─── Provided text
If the shares of preferred stock underlying the depositary shares may be converted or exchanged, each holder of depositary receipts will have the right or obligation, as applicable, to convert or exchange the depositary shares represented by the depositary receipts.

If the series of preferred stock represented by depositary shares is subject to redemption, then we will give the necessary proceeds to the depositary. The depositary will then redeem the depositary shares using the funds they received from us for the preferred stock. The redemption price per depositary share will be equal to the redemption price payable per share for the applicable series of the preferred stock and any other amounts per share payable with respect to the preferred stock multiplied by the fraction or multiple of a share of preferred stock represented by one depositary share. Whenever we redeem shares of preferred stock held by the depositary, the depositary will redeem the depositary shares representing the shares of preferred stock on the same day provided we have paid in full to the depositary the redemption price of the preferred stock to be redeemed and any accrued and unpaid dividends. If fewer than all the depositary shares of a series are to be redeemed, the depositary shares will be selected by lot or ratably or by any other equitable methods as the depositary will decide.

After the date fixed for redemption, the depositary shares called for redemption will no longer be considered outstanding. Therefore, all rights of holders of the depositary shares will cease, except that the holders will still be entitled to receive any cash payable upon the redemption and any money or other property to which the holder was entitled at the time of redemption. To receive this amount or other property, the holders must surrender the depositary receipts evidencing their depositary shares to the preferred stock depositary. Any funds that we deposit with the preferred stock depositary for any depositary shares that the holders fail to redeem will be returned to us after a period of one year from the date we deposit the funds.

Voting

When the depositary receives notice of a meeting at which the holders of the preferred stock are entitled to vote, the depositary will mail the particulars of the meeting to the holders of the depositary shares. Each holder of depositary shares on the record date may instruct the depositary on how to vote the preferred stock underlying the holder’s depositary shares. The depositary will endeavor, to the extent practicable, to vote the number of shares of preferred stock underlying the depositary shares according to the instructions. The depositary will abstain from voting shares of preferred stock to the extent it does not receive specific instructions from the holders of our depositary shares representing such preferred stock. We will agree to take all reasonable action requested by the depositary to enable it to vote as instructed.
──────
─── Available data
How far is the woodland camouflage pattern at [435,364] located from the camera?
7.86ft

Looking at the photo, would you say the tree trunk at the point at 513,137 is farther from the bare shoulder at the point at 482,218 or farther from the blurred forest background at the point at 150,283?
──────
Parts of the exercise
1 - Using the depositary shares text, explain in one to three sentences why the rights of holders end after the date fixed for redemption.
2 - Extend the depositary shares text, starting right after its final sentence about the depositary voting as instructed.
The data was taken from a different source than the depositary shares text.

Answers to the exercises
1 - After the date fixed for redemption, the depositary shares called for redemption are no longer considered outstanding. Because of this, all holder rights cease. The exception is the right to receive the cash payable upon redemption and any money or other property the holder was entitled to at the time of redemption.

2 -
Record Date

Whenever (1) any cash dividend or other cash distribution shall become payable, any distribution other than cash shall be made, or any rights, preferences or privileges shall be offered with respect to the underlying shares of preferred stock, or (2) the depositary shall receive notice of any meeting at which holders of the underlying shares of preferred stock are entitled to vote or of which holders of the underlying shares of preferred stock are entitled to notice, or of the mandatory conversion of or any election on our part to call for the redemption of any of the underlying shares of preferred stock, the depositary shall in each such instance fix a record date (which shall be the same as the record date for the underlying shares of preferred stock) for the determination of the holders (x) who shall be entitled to receive such dividend, distribution, rights, preferences or privileges or the net proceeds of the sale thereof or (y) who shall be entitled to give instructions for the exercise of voting rights at any such meeting or to receive notice of such meeting or of such redemption or conversion, subject to the provisions of the deposit agreement.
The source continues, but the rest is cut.